The series of colored images were released at the launch event of the Space Day of China held in Hefei, capital city of east China’s Anhui Province.
Processed in accordance with mapping standards with a spatial resolution of 76 meters, the images include the orthographic projection of the eastern and western hemispheres of Mars, the Robinson projection of Mars, and the Mercator projection plus an azimuthal projection of the planet.
According to the CNSA, these images are based on 14,757 image data acquired by a remote-sensing camera on the Tianwen-1 orbiter over eight months from November 2021 to July 2022.
China’s Tianwen-1 mission, consisting of an orbiter, a lander and a rover, was launched on July 23, 2020 and entered the orbit of Mars after 202 days of flight.
The lander, carrying the rover Zhurong, touched down on May 15, 2021 in the southern part of Utopia Planitia, a vast plain in the northern hemisphere of Mars. Zhurong drove down from its landing platform to the Martian surface on May 22, starting its exploration of the red planet.
"The global images of Mars will provide a better quality base map for Mars exploration and scientific research," said Zhang Rongqiao, the chief designer of China’s first Mars exploration mission.
"It is an important contribution that Tianwen-1 has made to human deep space exploration," he added.
Zhang noted that starting from May 1 this year, the scientific data of Tianwen-1 will be open to the world.
The research team has also identified a large number of geographical entities near the landing site from high-resolution images of Mars.
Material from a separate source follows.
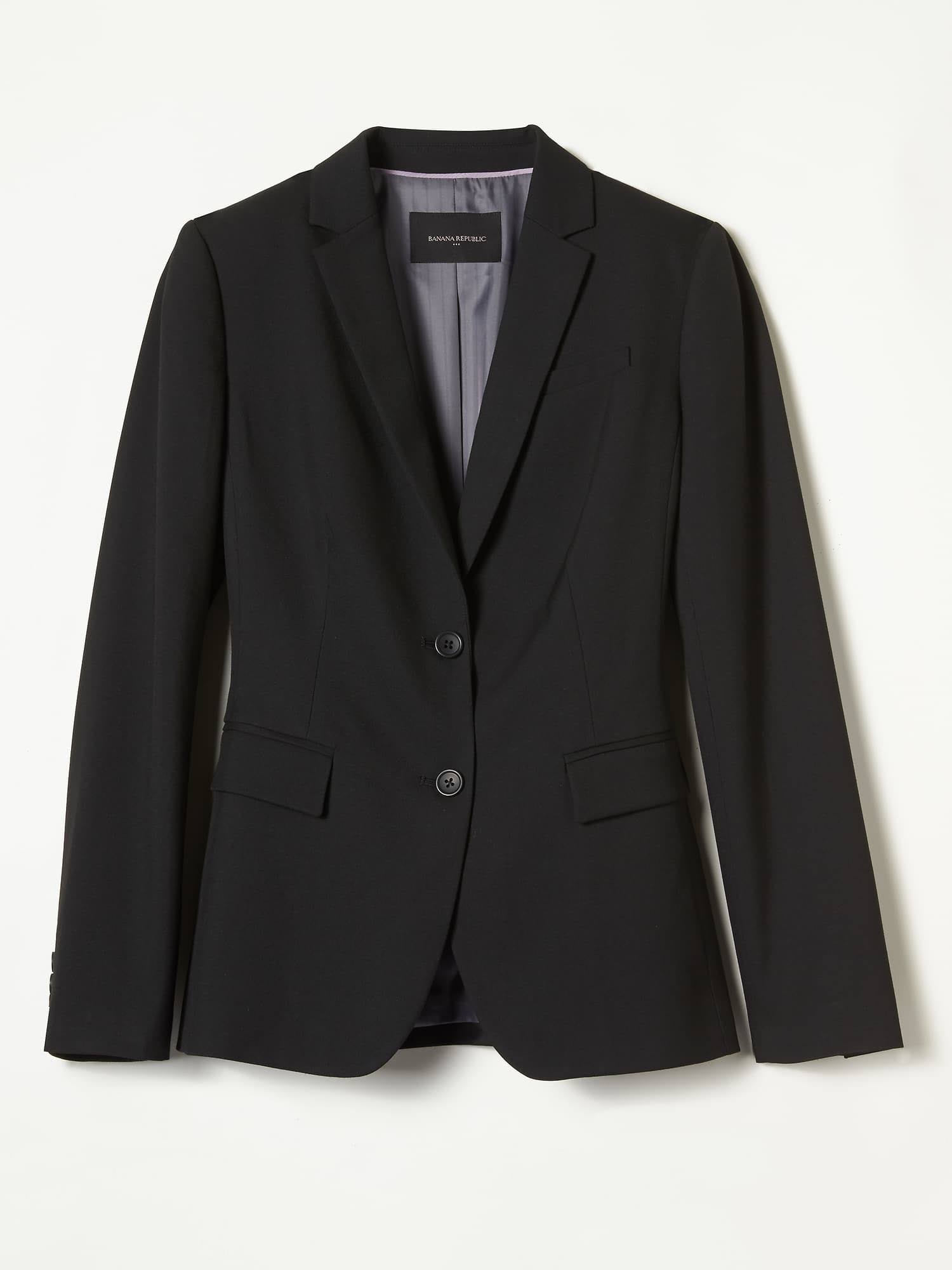 Banana Republic Factory Women's Washable Long and Lean Black Two-Button Blazer Black Regular Size 0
The International Astronomical Union has named, according to relevant rules, 22 of the geographical entities after the historical and cultural villages and towns in China with a population of less than 100,000.
"The scientific exploration data obtained by the Tianwen-1 mission will make a contribution to human’s in-depth knowledge of Mars," the CNSA said.
According to the CNSA, the Tianwen-1 orbiter had achieved global remote sensing detection on Mars by June 29, 2022. So far, it has been operating for more than 1,000 days in good condition and continuing to accumulate remote sensing raw data. The rover Zhurong, currently in dormancy, traveled 1,921 meters on the red planet.